TEXT
### Introduction

In this blog, we examine one of the fundamentals of panel data analysis, the one-way error component model. Today we will:

- Explain the theoretical one-way error component model.
- Consider fixed effects vs. random effects.
- Estimate models using an empirical example.

## The theoretical one-way error component model

The one-way error-component model is a panel data model which allows for individual-specific or temporal-specific error components

$$ \begin{equation}y_{it} = \alpha + X_{it} \beta + u_{it} \label{OWEM}\end{equation}$$ $$ u_{it} = \mu_{i} + \nu_{it} $$

where the subscript *i* indicates cross-sections of households, individuals, firms, countries, etc. and the subscript *t* indicates time periods.

In this model, the individual-specific error component, $\mu_{i}$, captures any unobserved effects that are different across individuals but fixed across time.

The one-way error component model | |

$\alpha$ | Variable of interest which measures an intercept that is constant across all individuals and time periods. |

$\beta$ | Variable of interest which measures the effect of x on y. It is constant across all individuals and time periods. |

$\mu_i$ | Individual-specific variation in y which stays constant across time for each individual.In the fixed effects model this is an individual-specific effect to be estimated.In the random effects model this follows a random distribution with parameters that must be estimated. |

$\nu_{it}$ | Usual stochastic regression disturbance which varies across time and individuals. |

## Fixed effects vs. random effects

The two most common approaches to modeling individual-specific error components are the fixed effects model and the random effects model.

The key difference between these two approaches is how we believe the individual error component behaves.

### The fixed effects model

In the fixed effects model the individual error component:

- Can be thought of as an individual-specific intercept term.
- Captures any omitted variables that are not included in the regression.
- Is correlated with other variables included in the model.

Given these assumptions, the fixed effects model can be thought of as a pooled OLS model with individual specific intercepts:

$$\begin{equation}y_{it} = \delta_{i} + X_{it} \beta + \nu_{it}\label{FEM}\end{equation}$$

The intercept term, $\delta_i$, varies across individuals but is constant across time for each individual. This term is composed of the constant intercept term, $\alpha$, and the individual-specific error terms, $\mu_i$.

REQUEST
In the text, rename "approaches" as "methods" throughout the passage from "The two most" to "individual-specific intercept term.". The material after this point has no connection to the text.

RECORDS SHOWN

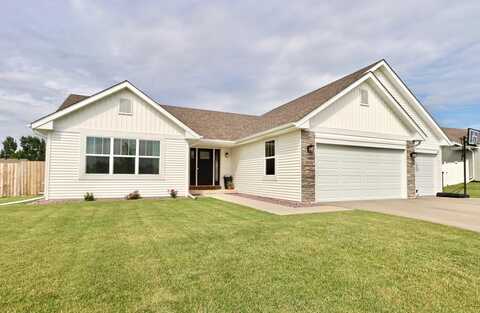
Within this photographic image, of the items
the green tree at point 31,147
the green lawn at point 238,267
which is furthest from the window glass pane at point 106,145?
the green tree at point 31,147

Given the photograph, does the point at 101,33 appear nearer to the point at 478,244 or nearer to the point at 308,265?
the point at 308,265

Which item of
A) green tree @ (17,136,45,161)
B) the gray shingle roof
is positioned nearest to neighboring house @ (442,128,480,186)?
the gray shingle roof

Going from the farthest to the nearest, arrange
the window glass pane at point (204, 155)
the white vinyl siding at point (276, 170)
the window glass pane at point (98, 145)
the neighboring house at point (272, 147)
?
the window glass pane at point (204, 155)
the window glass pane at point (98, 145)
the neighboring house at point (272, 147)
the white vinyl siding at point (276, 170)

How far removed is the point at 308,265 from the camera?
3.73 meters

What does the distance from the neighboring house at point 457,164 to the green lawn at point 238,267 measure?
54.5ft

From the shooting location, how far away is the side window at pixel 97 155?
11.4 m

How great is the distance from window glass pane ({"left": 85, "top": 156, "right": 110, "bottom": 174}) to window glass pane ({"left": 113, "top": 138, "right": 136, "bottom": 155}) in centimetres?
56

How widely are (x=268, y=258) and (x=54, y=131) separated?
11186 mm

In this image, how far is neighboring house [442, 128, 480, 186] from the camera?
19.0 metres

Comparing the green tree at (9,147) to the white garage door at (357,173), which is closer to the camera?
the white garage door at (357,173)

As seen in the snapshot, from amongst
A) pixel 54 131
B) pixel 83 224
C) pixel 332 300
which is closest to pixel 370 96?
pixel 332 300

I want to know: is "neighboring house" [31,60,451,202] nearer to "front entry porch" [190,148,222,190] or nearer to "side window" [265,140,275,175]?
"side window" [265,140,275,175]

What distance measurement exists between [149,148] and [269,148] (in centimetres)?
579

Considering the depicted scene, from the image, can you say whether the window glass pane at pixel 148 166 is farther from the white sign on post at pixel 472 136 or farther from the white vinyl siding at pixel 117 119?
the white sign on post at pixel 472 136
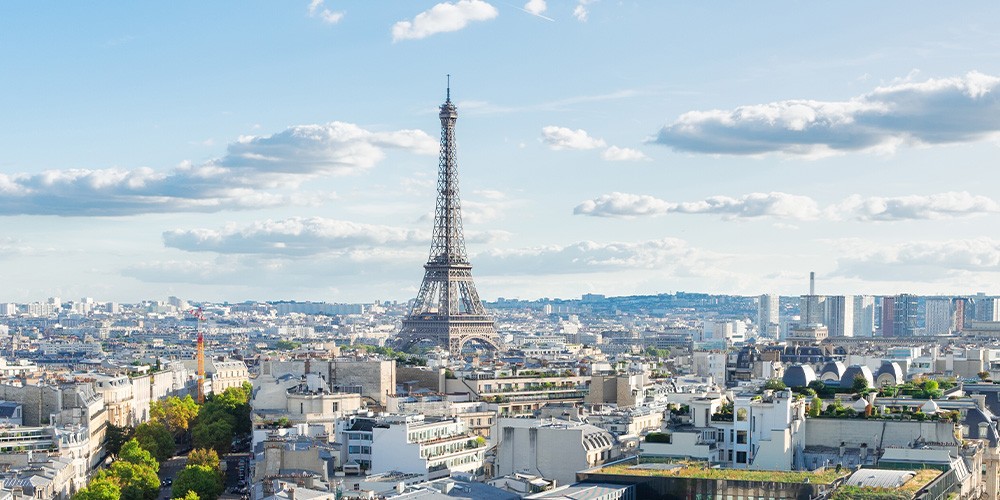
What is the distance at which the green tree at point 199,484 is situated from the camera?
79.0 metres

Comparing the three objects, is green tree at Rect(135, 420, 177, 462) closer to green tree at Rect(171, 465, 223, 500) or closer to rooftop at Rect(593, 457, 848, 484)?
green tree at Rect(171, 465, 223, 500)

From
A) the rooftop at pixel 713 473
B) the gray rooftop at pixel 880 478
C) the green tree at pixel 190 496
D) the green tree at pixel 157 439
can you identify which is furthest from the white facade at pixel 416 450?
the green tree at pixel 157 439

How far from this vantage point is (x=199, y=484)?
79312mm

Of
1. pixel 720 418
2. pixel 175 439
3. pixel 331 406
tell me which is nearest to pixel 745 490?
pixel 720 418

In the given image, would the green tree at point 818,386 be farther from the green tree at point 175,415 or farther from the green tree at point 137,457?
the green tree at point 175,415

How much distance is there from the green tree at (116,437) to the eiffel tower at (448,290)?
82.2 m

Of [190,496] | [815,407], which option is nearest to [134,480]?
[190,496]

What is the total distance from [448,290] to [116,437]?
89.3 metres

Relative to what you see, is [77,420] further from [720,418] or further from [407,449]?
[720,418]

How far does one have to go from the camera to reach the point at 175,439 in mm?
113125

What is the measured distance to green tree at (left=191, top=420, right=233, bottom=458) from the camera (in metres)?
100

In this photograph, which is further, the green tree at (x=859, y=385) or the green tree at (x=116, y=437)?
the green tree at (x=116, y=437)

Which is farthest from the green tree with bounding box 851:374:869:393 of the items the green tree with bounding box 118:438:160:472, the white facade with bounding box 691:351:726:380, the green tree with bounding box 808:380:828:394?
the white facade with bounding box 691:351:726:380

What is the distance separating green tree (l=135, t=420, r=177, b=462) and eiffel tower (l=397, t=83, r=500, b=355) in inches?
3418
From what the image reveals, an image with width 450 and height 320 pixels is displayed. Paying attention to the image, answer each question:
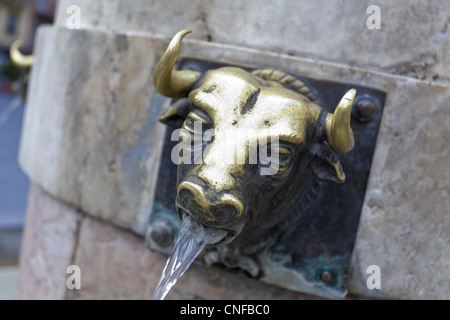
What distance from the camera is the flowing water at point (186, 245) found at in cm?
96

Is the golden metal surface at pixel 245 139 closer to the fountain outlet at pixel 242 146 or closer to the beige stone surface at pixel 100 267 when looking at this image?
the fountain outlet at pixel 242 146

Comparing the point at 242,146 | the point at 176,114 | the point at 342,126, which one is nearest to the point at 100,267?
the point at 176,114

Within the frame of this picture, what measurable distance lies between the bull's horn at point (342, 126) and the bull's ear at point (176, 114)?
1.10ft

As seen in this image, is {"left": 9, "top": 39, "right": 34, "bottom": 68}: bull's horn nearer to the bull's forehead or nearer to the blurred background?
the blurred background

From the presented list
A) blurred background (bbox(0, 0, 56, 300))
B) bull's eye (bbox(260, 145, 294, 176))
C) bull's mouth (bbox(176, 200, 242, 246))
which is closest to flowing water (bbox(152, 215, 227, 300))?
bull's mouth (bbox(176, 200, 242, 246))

OUTPUT OF THE TASK
The two most common methods to modeling individual-specific error components are the fixed effects model and the random effects model.

The key difference between these two methods is how we believe the individual error component behaves.

### The fixed effects model

In the fixed effects model the individual error component:

- Can be thought of as an individual-specific intercept term.